Problem
Produce a word-for-word copy of the listing below without its pictures.

Data block
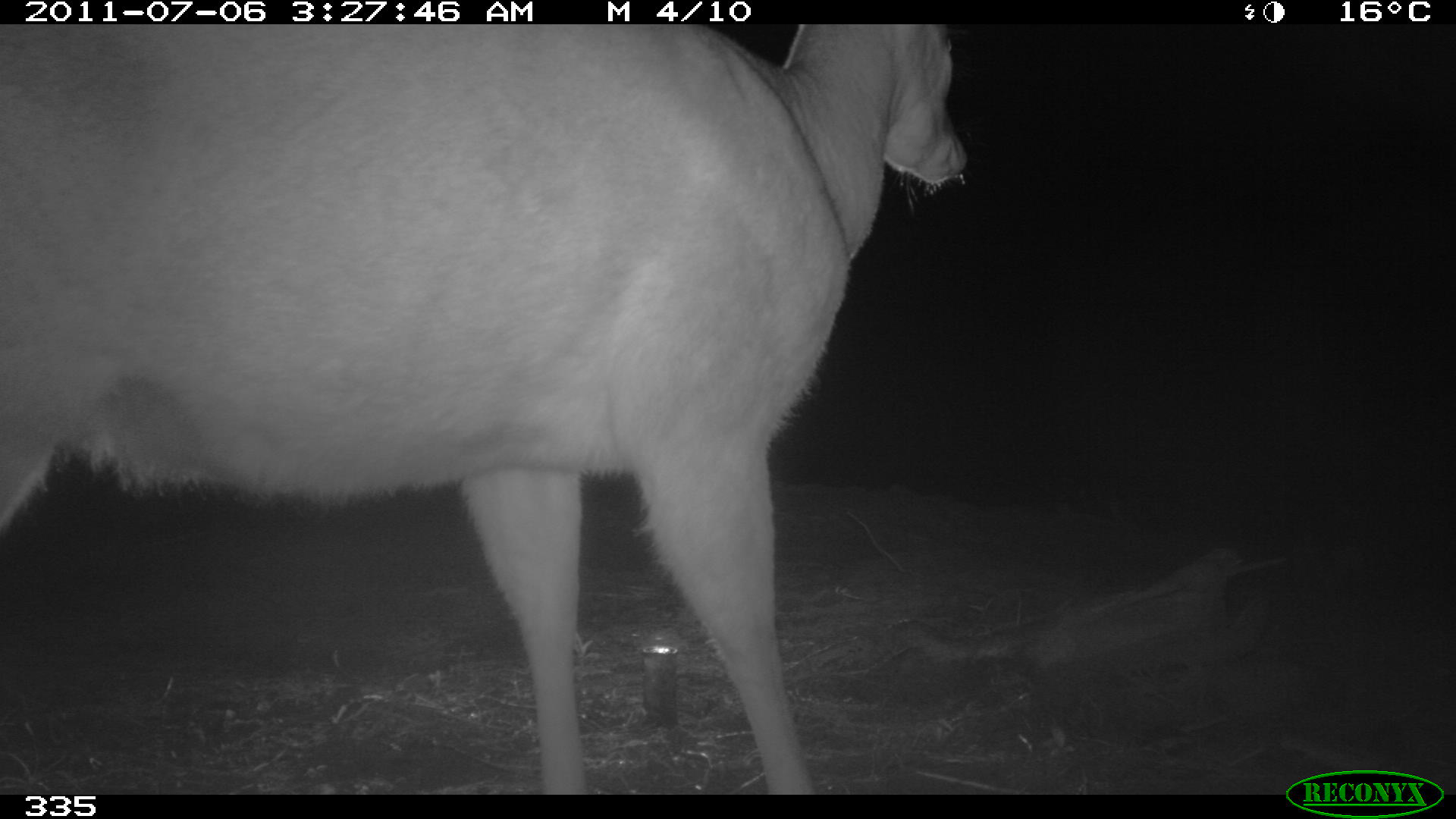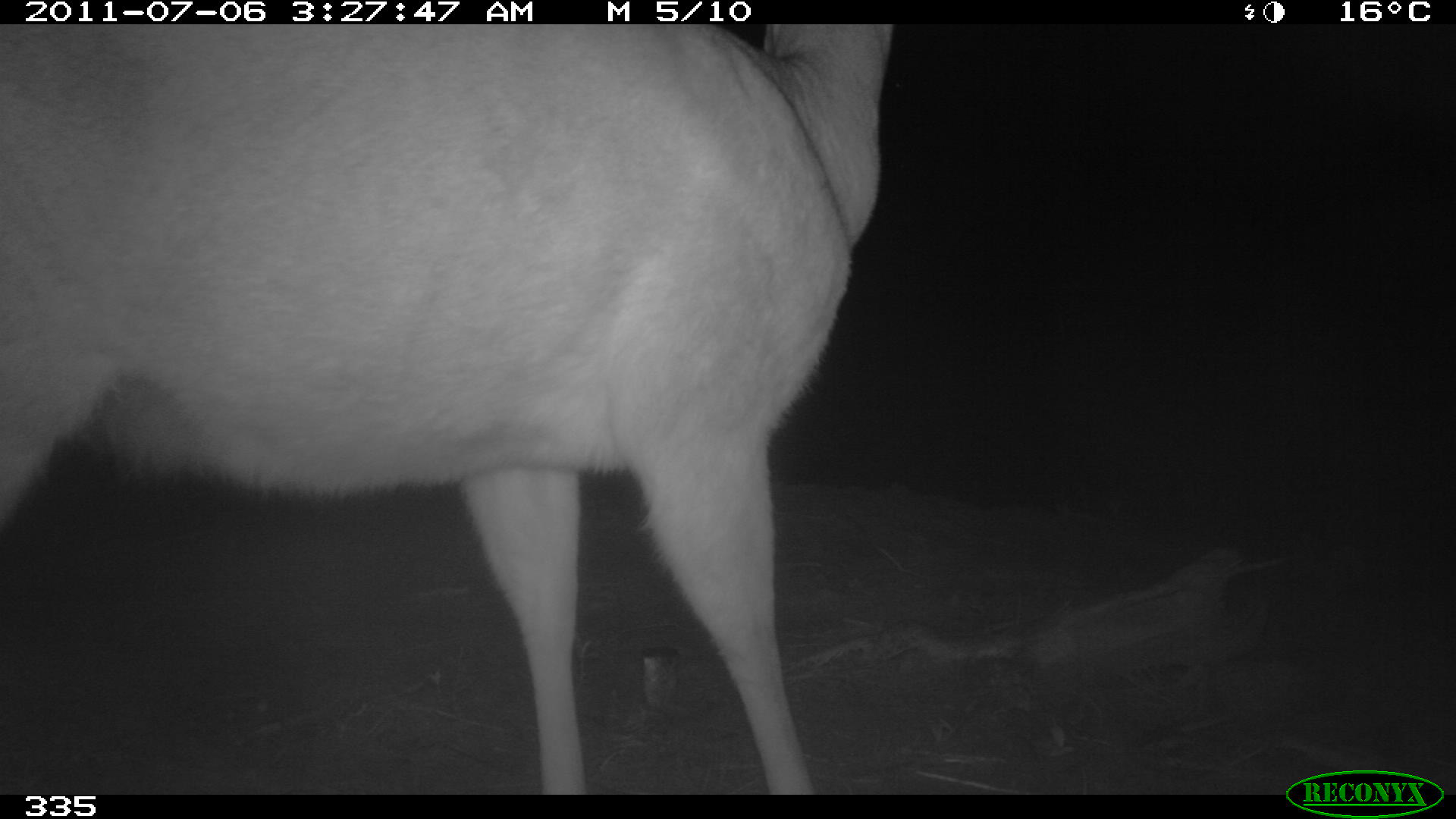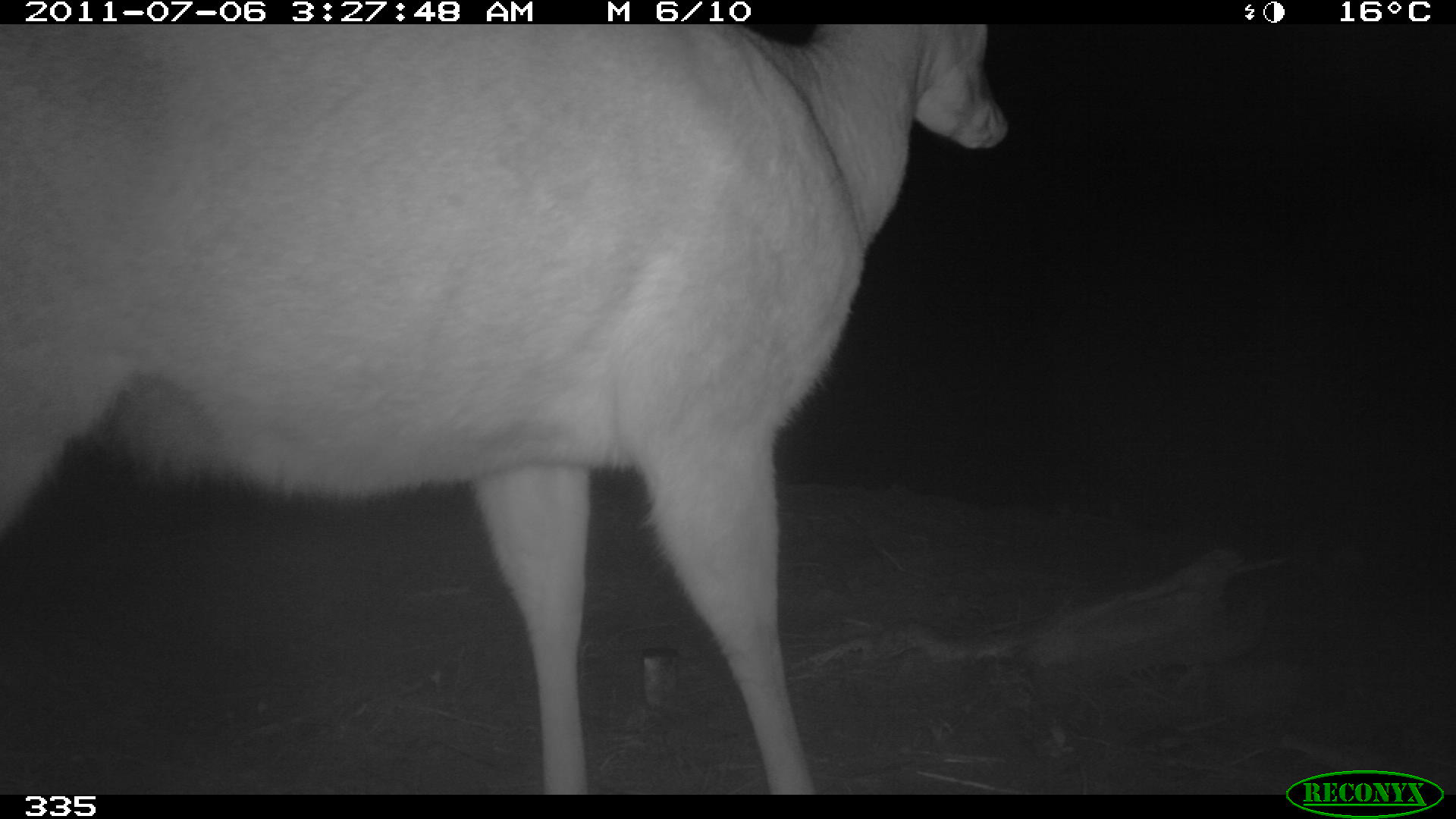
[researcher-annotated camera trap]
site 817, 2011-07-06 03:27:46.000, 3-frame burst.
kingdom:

Exercise output
[researcher-annotated camera trap]
site 817, 2011-07-06 03:27:46.000, 3-frame burst.
kingdom:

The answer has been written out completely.